気持ち悪いかな、重いって引かれたらどうしよう、なんて冗談っぽく笑うトド松に「そんなことない」って言ってあげたいのに、胸がいっぱいで言葉に出来ないよ、どうしよう。この想いをどうやって貴方に伝えたらいい?
トド松は少し間を置くと「それじゃ、また連絡するね」と私の頭を優しく撫でると背中を向けて歩き出した。何も言えないままトド松の背中が少しずつ離れて行って、どうしようなんて言ったらいいんだろうなんて頭の中がぐるぐるして。でも、今トド松に気持ちを伝えなきゃ、そんな想いでトド松の名前を叫んだ。

「ト…っ、トド松っ!」

トド松が振り返るより先に、走り出した。トド松は驚いた顔をして振り返る。走って、抱き締めたくて、ごめんとかありがとうって伝えたくて。
もう直ぐで触れられる、その瞬間に走っていた足を捻って転びそうになった。私の肩と腕をがっしりと掴んで支えてくれたのは…誰でもないトド松だった。「どっ、どうしたの?」とぱっちりとした目をより大きくさせている。細くて、身長もそんなに大きくないけど私を支えてくれているこの腕は私よりも太くて力もあって…当たり前だけど男の人なんだって実感した。頭の中はまだぐちゃぐちゃだけど、トド松の目を見て今の気持ち全部伝えたい。
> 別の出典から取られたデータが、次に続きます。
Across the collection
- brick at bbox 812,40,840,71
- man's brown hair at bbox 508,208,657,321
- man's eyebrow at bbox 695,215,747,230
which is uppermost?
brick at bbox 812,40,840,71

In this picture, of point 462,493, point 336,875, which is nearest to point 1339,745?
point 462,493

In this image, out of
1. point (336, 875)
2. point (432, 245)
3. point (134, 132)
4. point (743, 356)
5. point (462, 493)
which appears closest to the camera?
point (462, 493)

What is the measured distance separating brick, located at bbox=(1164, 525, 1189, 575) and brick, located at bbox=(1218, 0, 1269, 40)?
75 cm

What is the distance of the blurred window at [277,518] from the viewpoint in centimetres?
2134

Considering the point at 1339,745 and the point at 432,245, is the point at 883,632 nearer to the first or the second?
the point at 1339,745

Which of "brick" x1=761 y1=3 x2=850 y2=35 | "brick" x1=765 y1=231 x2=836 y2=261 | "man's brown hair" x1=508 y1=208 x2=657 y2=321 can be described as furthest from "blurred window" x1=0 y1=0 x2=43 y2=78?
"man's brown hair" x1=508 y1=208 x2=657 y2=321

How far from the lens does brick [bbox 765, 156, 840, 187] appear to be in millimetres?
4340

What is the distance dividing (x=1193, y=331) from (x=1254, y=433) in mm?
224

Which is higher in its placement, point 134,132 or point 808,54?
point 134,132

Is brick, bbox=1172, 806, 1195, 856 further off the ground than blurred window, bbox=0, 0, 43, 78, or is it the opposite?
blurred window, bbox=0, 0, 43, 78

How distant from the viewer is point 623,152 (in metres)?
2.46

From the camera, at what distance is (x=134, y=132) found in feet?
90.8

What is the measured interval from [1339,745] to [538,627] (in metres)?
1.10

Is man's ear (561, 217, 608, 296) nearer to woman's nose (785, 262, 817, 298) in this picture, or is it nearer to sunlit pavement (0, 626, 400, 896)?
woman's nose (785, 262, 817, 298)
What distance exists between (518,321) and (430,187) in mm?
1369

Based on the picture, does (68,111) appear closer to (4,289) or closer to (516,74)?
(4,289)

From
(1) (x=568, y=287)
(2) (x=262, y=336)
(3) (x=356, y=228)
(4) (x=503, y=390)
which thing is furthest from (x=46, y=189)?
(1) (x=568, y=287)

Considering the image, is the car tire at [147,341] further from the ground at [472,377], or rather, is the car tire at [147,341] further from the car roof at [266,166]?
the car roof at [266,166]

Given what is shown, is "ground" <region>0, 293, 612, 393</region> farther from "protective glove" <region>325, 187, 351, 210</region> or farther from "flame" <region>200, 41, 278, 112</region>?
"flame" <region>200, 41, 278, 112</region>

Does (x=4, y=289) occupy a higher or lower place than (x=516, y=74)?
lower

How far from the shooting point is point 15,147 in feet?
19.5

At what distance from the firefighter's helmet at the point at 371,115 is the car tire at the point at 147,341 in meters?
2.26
「あのっ、ね、ごめんね…!私、トド松の優しさとか気持ちとか全然知らなくて、気付けなくて…!嫌いになんかならない、気持ち悪いなんて思ったりしない。すごく…嬉しかったからっ!」

「…るりちゃ…」

今まで気付けなかったこの気持ち、やっと分かった気持ち。

「好きになってくれて、ありがとう…私も、あなたが好きです」

トド松は少し目をうるうるとさせてまた困ったように笑った。

「もう、これ以上君のこと好きにさせないでよ」

こつん、とトド松の額を私の額に当てて微笑むとゆっくりとキスをした。